------ MATERIAL FOR THIS EXERCISE ------
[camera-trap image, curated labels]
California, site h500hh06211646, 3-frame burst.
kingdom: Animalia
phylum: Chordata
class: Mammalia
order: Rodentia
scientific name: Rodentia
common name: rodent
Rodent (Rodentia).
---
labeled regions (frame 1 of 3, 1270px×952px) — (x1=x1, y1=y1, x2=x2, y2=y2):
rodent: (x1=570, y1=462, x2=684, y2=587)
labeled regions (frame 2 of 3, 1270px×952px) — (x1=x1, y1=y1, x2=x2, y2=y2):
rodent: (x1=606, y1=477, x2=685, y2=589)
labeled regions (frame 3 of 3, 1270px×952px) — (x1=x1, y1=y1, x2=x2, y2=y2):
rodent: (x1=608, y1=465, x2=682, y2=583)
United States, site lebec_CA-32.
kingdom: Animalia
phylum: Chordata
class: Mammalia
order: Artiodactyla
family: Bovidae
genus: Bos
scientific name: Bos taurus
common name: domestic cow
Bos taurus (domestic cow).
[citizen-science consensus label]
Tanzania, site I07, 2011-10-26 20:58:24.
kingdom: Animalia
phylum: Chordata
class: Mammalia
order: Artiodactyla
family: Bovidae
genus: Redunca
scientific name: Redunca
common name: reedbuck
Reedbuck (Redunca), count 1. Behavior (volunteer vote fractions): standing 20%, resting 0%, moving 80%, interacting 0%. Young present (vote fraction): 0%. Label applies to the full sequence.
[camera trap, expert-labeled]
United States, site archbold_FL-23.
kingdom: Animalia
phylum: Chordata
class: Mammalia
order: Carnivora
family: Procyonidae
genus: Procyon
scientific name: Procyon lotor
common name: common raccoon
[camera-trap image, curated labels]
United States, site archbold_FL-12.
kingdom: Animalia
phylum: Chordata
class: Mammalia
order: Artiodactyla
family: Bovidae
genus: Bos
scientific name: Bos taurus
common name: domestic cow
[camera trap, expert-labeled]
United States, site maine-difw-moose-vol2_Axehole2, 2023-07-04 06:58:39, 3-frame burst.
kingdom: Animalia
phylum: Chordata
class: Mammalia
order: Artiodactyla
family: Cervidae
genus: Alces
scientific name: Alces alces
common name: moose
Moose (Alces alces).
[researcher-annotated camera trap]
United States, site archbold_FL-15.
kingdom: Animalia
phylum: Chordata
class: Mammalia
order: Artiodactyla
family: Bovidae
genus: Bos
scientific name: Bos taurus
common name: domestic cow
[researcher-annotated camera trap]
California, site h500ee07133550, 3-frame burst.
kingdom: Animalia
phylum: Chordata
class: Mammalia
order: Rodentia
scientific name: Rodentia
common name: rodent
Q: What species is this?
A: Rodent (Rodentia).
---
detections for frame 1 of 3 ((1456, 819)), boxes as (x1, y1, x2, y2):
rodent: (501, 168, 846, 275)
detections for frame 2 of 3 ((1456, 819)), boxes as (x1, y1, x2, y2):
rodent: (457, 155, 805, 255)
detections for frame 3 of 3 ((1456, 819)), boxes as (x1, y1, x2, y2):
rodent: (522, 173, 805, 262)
------
# PROBLEM REQUIREMENTS
Write out all the material exactly.

# EXERCISE RESPONSE
[camera-trap image, curated labels]
California, site h500hh06211646, 3-frame burst.
kingdom: Animalia
phylum: Chordata
class: Mammalia
order: Rodentia
scientific name: Rodentia
common name: rodent
Rodent (Rodentia).
---
labeled regions (frame 1 of 3, 1270px×952px) — (x1=x1, y1=y1, x2=x2, y2=y2):
rodent: (x1=570, y1=462, x2=684, y2=587)
labeled regions (frame 2 of 3, 1270px×952px) — (x1=x1, y1=y1, x2=x2, y2=y2):
rodent: (x1=606, y1=477, x2=685, y2=589)
labeled regions (frame 3 of 3, 1270px×952px) — (x1=x1, y1=y1, x2=x2, y2=y2):
rodent: (x1=608, y1=465, x2=682, y2=583)
United States, site lebec_CA-32.
kingdom: Animalia
phylum: Chordata
class: Mammalia
order: Artiodactyla
family: Bovidae
genus: Bos
scientific name: Bos taurus
common name: domestic cow
Bos taurus (domestic cow).
[citizen-science consensus label]
Tanzania, site I07, 2011-10-26 20:58:24.
kingdom: Animalia
phylum: Chordata
class: Mammalia
order: Artiodactyla
family: Bovidae
genus: Redunca
scientific name: Redunca
common name: reedbuck
Reedbuck (Redunca), count 1. Behavior (volunteer vote fractions): standing 20%, resting 0%, moving 80%, interacting 0%. Young present (vote fraction): 0%. Label applies to the full sequence.
[camera trap, expert-labeled]
United States, site archbold_FL-23.
kingdom: Animalia
phylum: Chordata
class: Mammalia
order: Carnivora
family: Procyonidae
genus: Procyon
scientific name: Procyon lotor
common name: common raccoon
[camera-trap image, curated labels]
United States, site archbold_FL-12.
kingdom: Animalia
phylum: Chordata
class: Mammalia
order: Artiodactyla
family: Bovidae
genus: Bos
scientific name: Bos taurus
common name: domestic cow
[camera trap, expert-labeled]
United States, site maine-difw-moose-vol2_Axehole2, 2023-07-04 06:58:39, 3-frame burst.
kingdom: Animalia
phylum: Chordata
class: Mammalia
order: Artiodactyla
family: Cervidae
genus: Alces
scientific name: Alces alces
common name: moose
Moose (Alces alces).
[researcher-annotated camera trap]
United States, site archbold_FL-15.
kingdom: Animalia
phylum: Chordata
class: Mammalia
order: Artiodactyla
family: Bovidae
genus: Bos
scientific name: Bos taurus
common name: domestic cow
[researcher-annotated camera trap]
California, site h500ee07133550, 3-frame burst.
kingdom: Animalia
phylum: Chordata
class: Mammalia
order: Rodentia
scientific name: Rodentia
common name: rodent
Q: What species is this?
A: Rodent (Rodentia).
---
detections for frame 1 of 3 ((1456, 819)), boxes as (x1, y1, x2, y2):
rodent: (501, 168, 846, 275)
detections for frame 2 of 3 ((1456, 819)), boxes as (x1, y1, x2, y2):
rodent: (457, 155, 805, 255)
detections for frame 3 of 3 ((1456, 819)), boxes as (x1, y1, x2, y2):
rodent: (522, 173, 805, 262)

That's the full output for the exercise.